_TASKS TO COMPLETE_
1/ In the text on arts access technologies, do these statements agree with it: (a) The Magic Flute is meant to be played without the musician's hands. (b) Using the Te Papa NZSL guide costs money. (c) Blowing harder into the Magic Flute changes the note played. Answer yes or no for each and quote the deciding words.
2/ According to the text on arts access technologies, which devices can the Te Papa NZSL guide be used on? List them all.

_PASSAGE TO READ_

This page features information about innovative technologies that support people to engage with the arts as artists, audience members, readers and writers, and museum and gallery visitors. Please email Iona if you use or know about new technologies to feature on this page.
Your breath, your music
The Magic Flute is an electronic wind instrument designed by My Breath My Music, a foundation based in the Netherlands that aims to give people with profound disabilities the opportunity to play music. They use either self-adapted electronic instruments or electronic instruments that the organisation has developed. The Magic Flute is designed to be played without the use of the musician’s hands. The flute piece is mounted on a tripod and can be easily tilted up and down by the musician’s head movements. This selects the note played while blowing into the flute. Blowing harder produces more volume.
The organisation is focused on helping students in the Netherlands but as it grows, it hopes to help music students around the world. You can watch a video of a performance. The foundation is offering three free PC software items that have been developed to help disabled people engage in music making.
NZSL guide available at Te Papa
Te Papa has launched an NZSL mobile guide, which will allow Deaf people to engage with every aspect of the museum and its exhibits. The web-based guide is free, and can be used on a phone, iPad or tablet. It gives a summary of what’s on each level of the museum, as well as tours of popular exhibitions and objects. QR codes and URLS give access to sign language content about exhibits.

_DATA ROWS_
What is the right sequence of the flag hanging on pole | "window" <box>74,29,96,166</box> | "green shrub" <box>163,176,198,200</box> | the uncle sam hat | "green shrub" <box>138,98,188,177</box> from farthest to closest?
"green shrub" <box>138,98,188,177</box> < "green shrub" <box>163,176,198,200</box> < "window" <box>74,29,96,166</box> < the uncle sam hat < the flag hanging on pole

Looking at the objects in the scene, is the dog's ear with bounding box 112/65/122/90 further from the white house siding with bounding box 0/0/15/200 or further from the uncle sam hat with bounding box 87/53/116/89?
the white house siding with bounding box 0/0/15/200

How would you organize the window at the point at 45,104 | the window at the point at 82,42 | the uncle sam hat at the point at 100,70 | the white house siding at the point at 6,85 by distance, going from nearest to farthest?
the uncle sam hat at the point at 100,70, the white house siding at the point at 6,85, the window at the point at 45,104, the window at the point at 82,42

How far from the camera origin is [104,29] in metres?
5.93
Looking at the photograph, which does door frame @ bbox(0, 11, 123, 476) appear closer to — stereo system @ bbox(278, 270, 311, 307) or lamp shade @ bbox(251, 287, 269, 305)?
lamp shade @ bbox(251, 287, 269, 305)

--

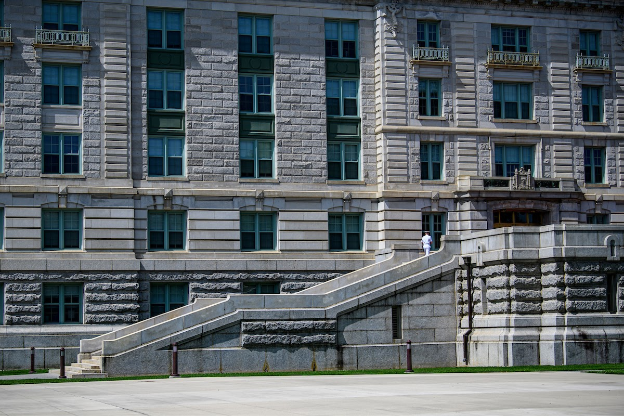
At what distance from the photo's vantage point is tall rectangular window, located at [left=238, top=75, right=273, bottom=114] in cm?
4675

_SOLUTIONS BY TASK_
1/
(a) Yes: "The Magic Flute is designed to be played without the use of the musician’s hands."
(b) No: "The web-based guide is free"
(c) No: "Blowing harder produces more volume."

2/
- phone
- iPad
- tablet